The spirit and mentality and togetherness you genuinely get in international football is more ephemeral. It’s a feeling, a vibe. It’s very good to have it, and you won’t get far without it. But even the very best international teams just don’t have the familiarity and precision of elite club teams.
That’s not even a criticism. It’s pretty much impossible to have that, unless you draw an absurd number of your players from one club.
It’s huge testament to the Spain players themselves for how they’ve knitted it all together, and obviously the coaching of Luis de la Fuente.
This really was an astonishingly comfortable evening for Spain, whose superiority is barely reflected even in a 2-0 win. The standout players all over the pitch were in white and red tonight.

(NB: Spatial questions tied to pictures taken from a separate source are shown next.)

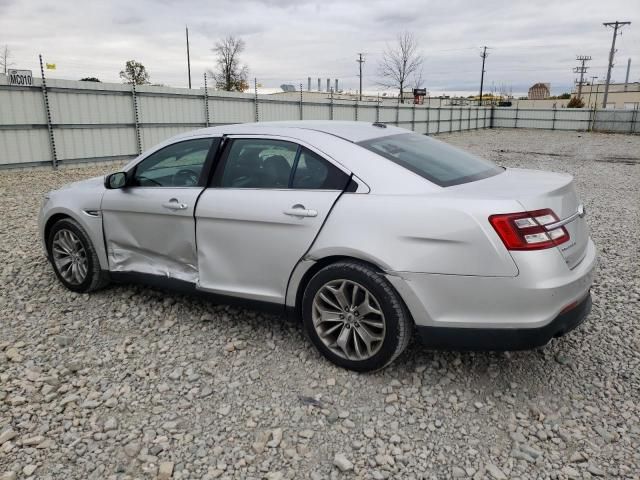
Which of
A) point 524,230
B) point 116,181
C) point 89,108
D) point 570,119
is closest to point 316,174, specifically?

Few players have pocketed Mbappe as impressively as Pau Cubarsi, whose partnership with Aymeric Laporte in this at times seemingly impermeable Spain defence has been key. Both Spain’s starting full-backs – especially Marc Cucurella but especially Pedro Porro – were sensational.
Perhaps the decisive battle was fought, as it so often is, in midfield. But really it was barely fought at all. Rodri and Fabian Ruiz simply dominated the middle third of the pitch, running through and passing around France with indecent ease, offering us all a timely reminder that the team that wins the midfield battle wins most football matches unless you partake of a bit of self-sabotage by throwing a geriatric egomaniac up front for no real good reason.
It was nevertheless hard to tell how much of Spain’s dominance in that crucial area of the field was down to the undoubted excellence of their pair and how much down to France’s midfield being a pure disaster. Sure, one enabled and created the other to some extent, but there’s no doubt France offered a significant helping hand.
A half-fit Aurelien Tchouameni clearly needed replacing by half-time. Alas, that could not happen because alongside him the need was greater still. Adrien Rabiot was by this point a pure liability. Booked early and lucky on two further occasions to avoid a second yellow, Didier Deschamps had no choice but to hook him.
He simply couldn’t possibly come out for the second half, so Tchouameni had to struggle on. Manu Kone, unlucky not to start, stepped into the breach but could not alter what was by this point the game’s inexorable flow.
And to top it all off you had Lucas Digne having an absolute torrid. The Villa left-back was scared witless by Lamine Yamal, whose maddening insistence on being almost permanently offside against an opponent he could have beaten even giving away a five-yard headstart prevented an unpleasant evening for France becoming a humiliating one.
It was Digne who conceded the first-half penalty that set Spain on their way to victory, caught unawares by the speed with which Yamal closed down a loose ball as Digne looked to hook it clear.
It was crafty stuff from Yamal who, as Gary Neville spotted on ITV, waited for Digne to have a scan around to see where he was before then charging in to surprise him like a child who has only partially understood the rules to What’s The Time, Mr Wolf?
Porro’s goal in the second half was the perfect way to settle the game and highlight the difference between the teams on the night. A slick, quick Spain team move left France players isolated, their defence fragmented as the Tottenham right-back burst through to clip the ball past Mike Maignan with a striker’s insouciance.
It has been quite the tournament so far for Tottenham full-backs. Porro also extends a proud record: 100 per cent of World Cup semi-final goals scored by Tottenham players have still been scored by right-backs. Djed Spence must start over Ezri Konsa tomorrow night, is what we’re saying here.
whoever emerges from the second semi-final will be a major underdog against a truly proper team, and not just because of the schedule. It’s a challenge England have faced and failed before, of course. The bad news is that it only seems to have got tougher over the last two years.